● **Sayfa alıntısı**:
┌──
Abaküs Yazılım
2. Hukuk Dairesi
Esas No: 2015/10553
Karar No: 2016/444

Yargıtay 2. Hukuk Dairesi 2015/10553 Esas 2016/444 Karar Sayılı İlamı

2. Hukuk Dairesi         2015/10553 E.  ,  2016/444 K.
"İçtihat Metni"

MAHKEMESİ : Aile Mahkemesi
DAVA TÜRÜ : Boşanma

Taraflar arasındaki davanın yapılan muhakemesi sonunda mahalli mahkemece verilen, yukarıda tarihi ve numarası gösterilen hüküm davalı kadın tarafından temyiz edilmekle, evrak okunup gereği görüşülüp düşünüldü:
Davacı erkek 28.08.2013 tarihli dava dilekçesi ile Türk Medeni Kanununun 166/1. maddesinde düzenlenen evlilik birliğinin sarsılması hukuki sebebine dayalı boşanma davası açmış, mahkemece davacıya 26.03.2014 tarihli ön inceleme durşumasında tanıklarını bildirmesi için kesin süre verilmesine rağmen davacı tanıklarını bildirmemiş ve bu nedenle ispatlanamayan davanın reddine karar verilmiştir. Davalı kadın, 25.09.2013 tarihli cevap dilekçesinde delil olarak nüfus aile kayıt tablosuna ve tanık deliline dayanmış, davalının delilleri toplanmış, tanığı dinlenmiştir. Davacı erkeğin nüfus aile kayıt tablosundan ...... isimli bir kadından ..... ve ....... adında iki kızı olduğu ve davacının 26.03.2014 tarihli duruşmadaki beyanından davalı adına kayıtlı ...... isimli çocuğun annesinin de ...... olduğu anlaşılmaktadır. Hal böyle iken mahkemece davalı kadının delilleri değerlendirilip kusur belirlemesi yapılarak sonucu uyarınca karar verilmesi gerekirken kusur belirlemesi yapmadan davanın reddine karar verilmesi doğru görülmemiş bozmayı gerektirmiştir.
└──
● **Kaynak malzeme**:
┌──
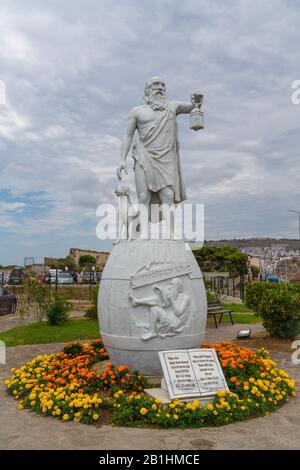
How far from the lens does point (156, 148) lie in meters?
└──
● **Görev ve koşullar**:
Aşağıdaki ifadeler Yargıtay kararıyla uyuşuyor mu? Her biri için evet ya da hayır yazın ve karardaki belirleyici sözleri tırnak içinde aynen verin.
1. Davacı erkek, boşanma davasını Türk Medeni Kanununun 166/1. maddesine dayanarak açmıştır.
2. Davacı, kendisine verilen kesin süre içinde tanıklarını bildirmiştir.
3. Hüküm, davacı erkek tarafından temyiz edilmiştir.

● **Tamamlanan alıştırma**:
1. Evet: "Türk Medeni Kanununun 166/1. maddesinde düzenlenen evlilik birliğinin sarsılması hukuki sebebine dayalı boşanma davası açmış"
2. Hayır: "kesin süre verilmesine rağmen davacı tanıklarını bildirmemiş"
3. Hayır: "hüküm davalı kadın tarafından temyiz edilmekle"